Tuesday 8 October 2013

Java for Talend Tips

Talend provides data, application and business process integration solutions.

Ready for big data environments, Talend’s flexible architecture easily adapts to future IT platforms. Talend’s unified solutions portfolio includes data integration, data quality, master data management, enterprise service bus and business process management.

Talend offers a flexible open source based platform, delivered through an easy-to-use, Eclipse-based graphical environment that provides a comfortable workbench for developers.

Talend is based on Java, and the designs you create generate Java code; but its graphical interface provides great power to the developer with no need to hand code.

However, there are situations in which you cannot avoid adding some customised handling to your Data, mainly related to transformations of your Data Types like Strings, Dates, Integers and so forth.
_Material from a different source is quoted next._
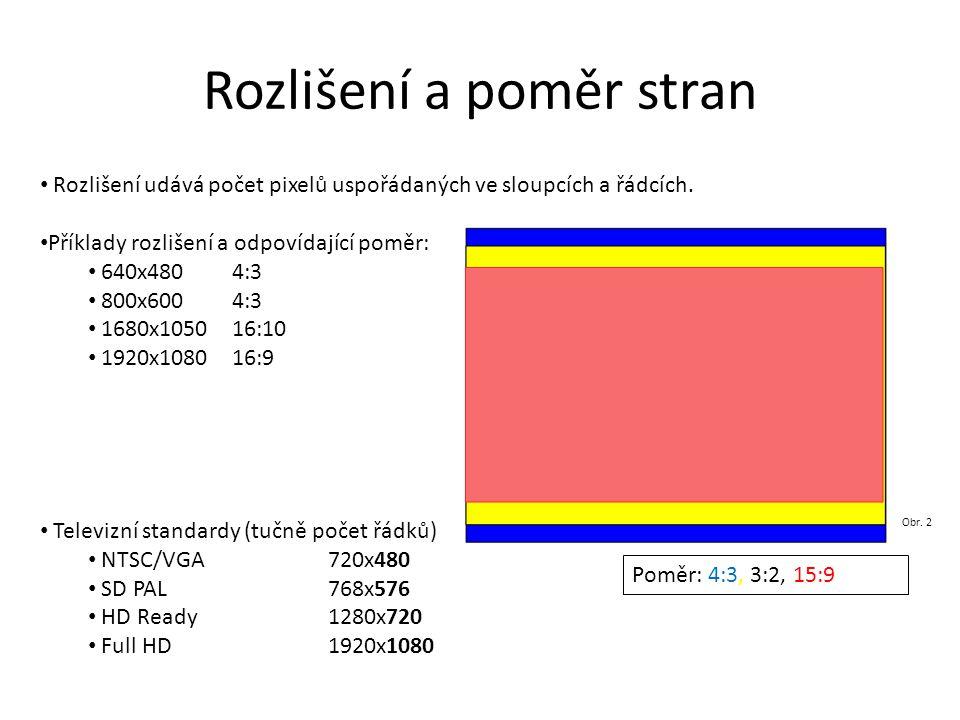 Rozlišení a poměr stran Rozlišení udává počet pixelů uspořádaných ve sloupcích a řádcích.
Those of you who do not have knowledge of Java, please do not be scared to learn a few of the basic Java features shown next that will help you optimise your use of Talend:

When To Use Your Customisations


The main components for which you will find it useful to apply your own customisations are the Mapping components, like tMap or tXMLMap, , and the Java components, like tJava, tJavaFlex or tJavaRow.
  • In the Mapping components you will be able to use expressions and methods within expressions to manipulate the fields and apply transformations for your data: An expression is a construct made up of variables, operators, and method invocations, which are constructed according to the syntax of the language, that evaluates to a single value. This is the very important: an expression evaluates to a single value.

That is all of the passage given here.